Stealth and persistency are invaluable assets to an intruder. You cannot defend against what you cannot see. This talk discusses techniques to counter attempts at subverting modern security features, and regain control of compromised machines, by drilling down deep into internal structures of the operating system to battle the threat of bootkits.
The security features added in modern 64-bit versions of Windows raise the bar for kernel mode rootkits. Loading unsigned drivers, which is what most rootkits will attempt to do, is denied by Driver Signature Enforcement. PatchGuard protects the integrity of the running kernel, preventing them from modifying critical structures and setting up hooks. Although time has shown that these security measures are not perfect, and some may in fact be bypassed while actively running, an alternative approach is to subvert the system by running code before any of the security features kick in.

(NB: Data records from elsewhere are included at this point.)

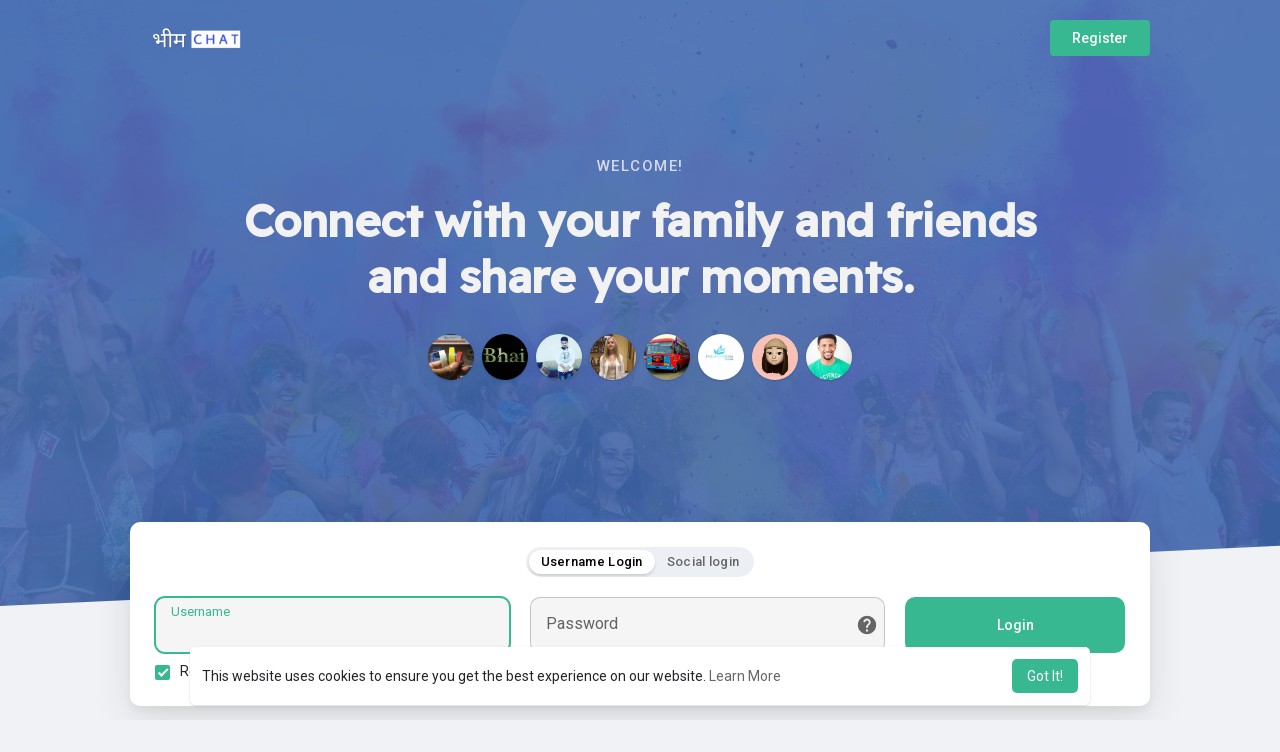

--- FILE ---
content_type: image/svg+xml
request_url: https://sin1.contabostorage.com/a84eebff053a4ba08a0998c95058351c:bhimchat/upload/files/2022/09/2MRRkhb7rDhUNuClfOfc_01_76c3c700064cfaef049d0bb983655cd4_file.svg
body_size: 627
content:
<?xml version="1.0" encoding="UTF-8"?><svg id="Layer_2" xmlns="http://www.w3.org/2000/svg" viewBox="0 0 33.4 33.5"><defs><style>.cls-1{fill:#fff;}.cls-2{fill:#e56363;}</style></defs><g id="Layer_1-2"><g><path class="cls-2" d="M33.4,16.75c0,9.25-7.48,16.75-16.7,16.75S0,26,0,16.75,7.48,0,16.7,0s16.7,7.5,16.7,16.75Z"/><path class="cls-1" d="M14.12,14.05c0-.18,0-.35-.03-.53-.79-3.2,1.69-5.26,4.8-4.6,2.35,.5,3.92,2.39,4.33,5.1,.44,2.89-.36,5.55-1.56,8.11-.94,2-.98,1.99-3.18,1.8-2.2-.19-4.32-.52-6.31-1.54-1.34-.69-2.49-1.6-3.15-3.01-.71-1.51-.64-3,.31-4.4,1.02-1.48,2.51-1.89,4.15-1.19,.19,.08,.38,.15,.63,.25Z"/></g></g></svg>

Secure Boot has been introduced to protect the integrity of the boot process. However, the model only works when booting from signed firmware (UEFI). Legacy BIOS systems are still vulnerable as the Master Boot Record, Volume Boot Record, and the bootstrap code all reside in unsigned sectors on disk, with no security features in place to protect them from modification.
Using a combination of low-level anti-rootkit techniques, emulation, and heuristic detection logic, we have devised a way to detect anomalies in the boot sectors for the purpose of detecting the presence of bootkits.